The Alphabet of Personal Finance: Why Saving Comes First

“A” comes before “B.” It’s simple don’t confuse this, unless you want to fail your personal finance alphabet.  Your money game is exactly like rugby; a kick conversion comes after the try. Speaking of tries, I am busy writing this while watching the Springboks vs. the Barbarians. Official international rugby season 2026 the Boks are here, time to save some boerewors rolls for a braai!

Saving comes before investing. It is the start of the wealth-building journey.

​Most people fail to invest because they want investment returns before developing the discipline to put money aside. They miss the pattern. Sometimes these two terms are confused, but just don’t use them interchangeably in your personal finance. Let’s look at how this plays out in real people’s lives.

Don’t Treat Your Savings Like Leftover Braai

Saving is an integral part of who we are; this is the reason we often have leftover braai in the fridge. But please, don’t treat your savings as leftovers. Save first and spend the leftovers. That habit eventually leads to investing if you are intentional.

​Saving money usually means keeping cash somewhere safe and accessible, such as a bank account. While this is ideal for short-term needs, it’s not optimal for building long-term wealth. Investing, on the other hand, is putting your money to work so it can generate more money.

Let’s be practical and use an analogy. Both you and I have valuable R500. I bury mine in my backyard; I am happy because no one knows my cash is there. You lend your R500 to Mr Khumalo, your next-door spaza shop owner. He then pays you back the R600, since his business did well as a result of your money. You are an investor; I am a saver. Your initial R500 earned a 20% return. My money, therefore, will lose value over time, while yours increases. In essence, your money earned a return since it was put to work. My R500 loses value; remember, inflation is the silent killer of your money.

Saving vs Investing: What is the Real Difference?

  • Saving money is putting money aside, either for an emergency fund, or for your next holiday to the Berg. Any money you intend to spend also falls in this wallet.

  • Investing is putting your money to work, which is way better than just storing cash.

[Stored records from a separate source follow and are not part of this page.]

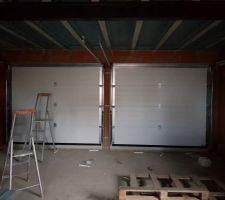Installation des menuiseries : les portes de garage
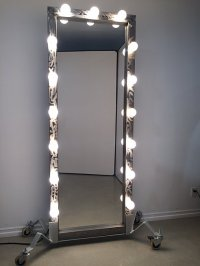 MAKE-UP TABLES/VANITY MIRROR RENTALS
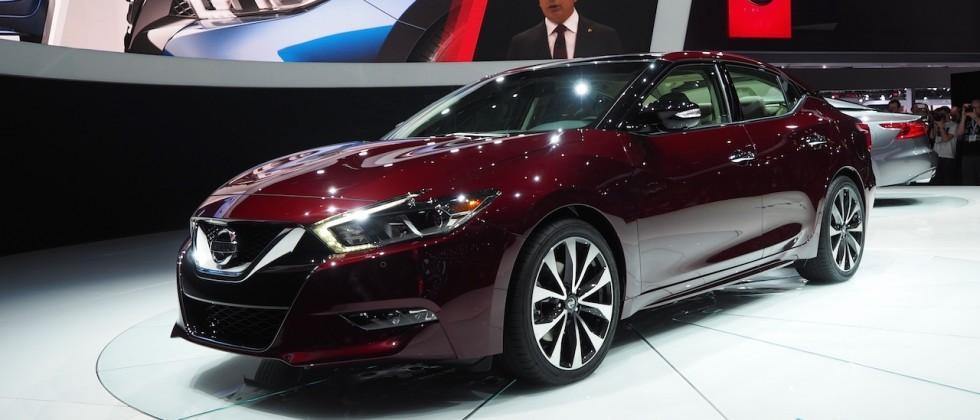 2016 Nissan Maxima resets the meaning of a 4-Door Sports Car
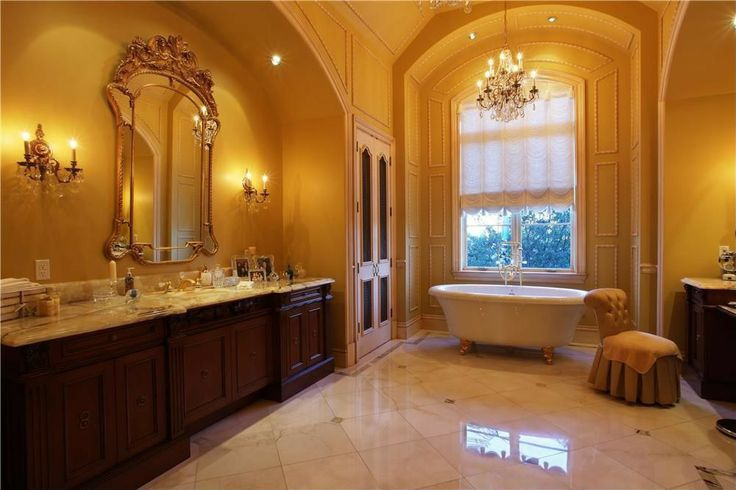 Traditional master bathroom magnificent bathrooms Zillow master bathroom designs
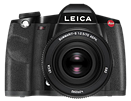 Leica highlights its customers' work, on a calendar and on the web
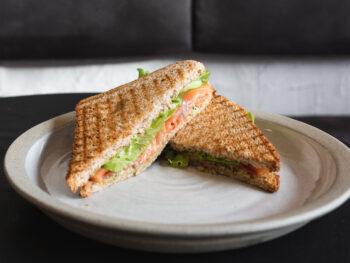 Сендвич с семгой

This is buying assets that can grow in value over time. Like company shares, physical businesses or property.

Building an Emergency Fund vs. Long-Term Wealth

​Saving money is necessary, particularly for short-term goals, the emergency fund wallet. This is money that stays as cash and is used “just in case.” You could lose your job, face mechanical issues with your car, or run out of groceries. This cash must be just that: cash. It needs to be easily accessible, preferably in a bank account.

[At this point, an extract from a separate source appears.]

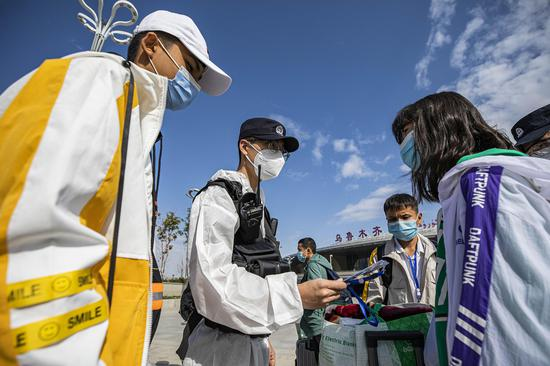 民警在车站广场帮助内高内职班学生确定候车区域。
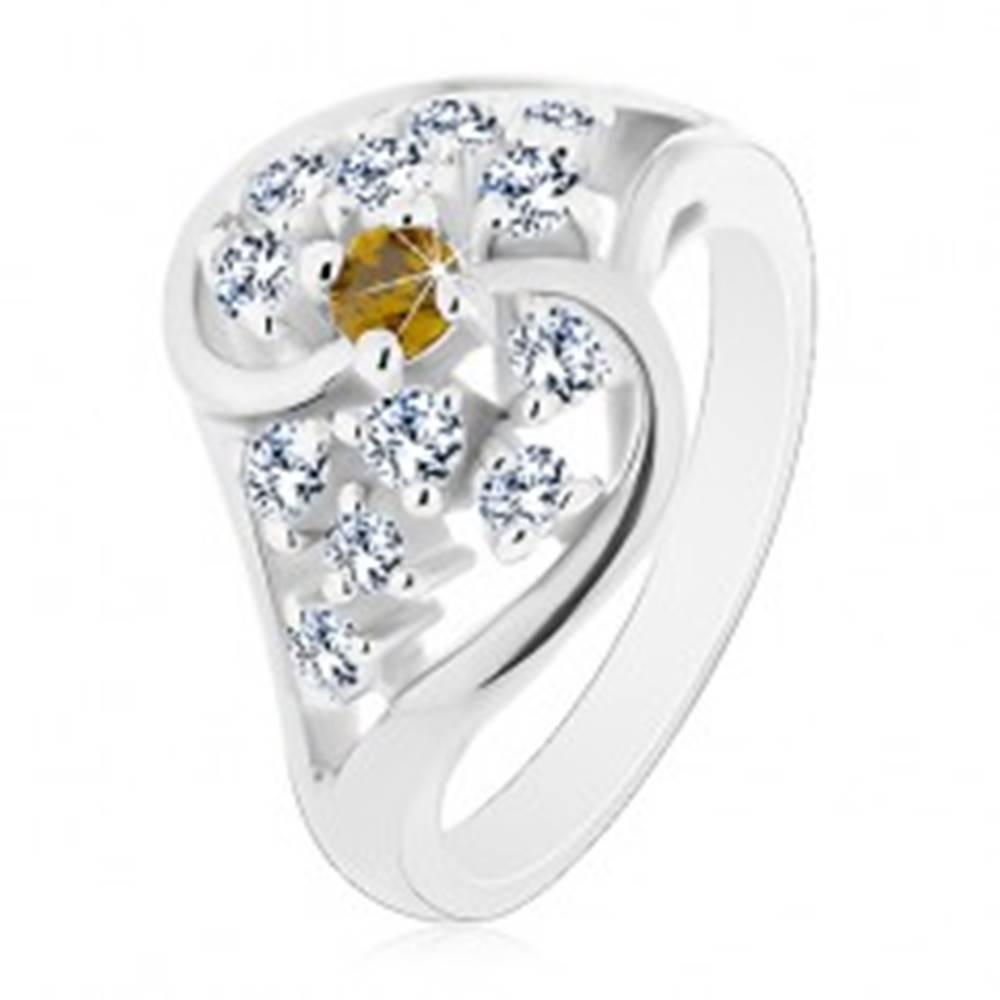 Šperky eshop Lesklý prsteň so zvlnenými ramenami striebornej farby, číre a zelené zirkóny - Veľkosť: 54 mm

​The investing part is money for long-term use. This is freedom money, retirement money, etc. This should be invested in long-term assets such as Exchange Traded Funds (ETFs), whether through a Tax-Free Savings Account (TFSA), Retirement Annuity (RA), or pension fund.

How to Outrun Inflation and Start Growing Your Money

The golden rule is knowing which one is which, and how to use both. As excellent as it is to put money into savings, don’t end there but do start there.

​Saving money is collecting seeds, and investing is planting those seeds and hopefully gathering a bigger harvest. Investing is the foundation of building wealth; for most people, building meaningful long-term wealth is extremely difficult without investing. Investing is about growth. It is the process of making something bigger rather than simply keeping it. Keeping is the first principle, and growing is the ongoing mechanism.

Your challenge this month is to allocate a portion of your income to investing. Start at the grassroots. Learn what an Exchange Traded Fund (ETF) is and how to invest in one. Put that R500 you don’t want to spend to work and start your long-term wealth-building garden. The results may surprise you.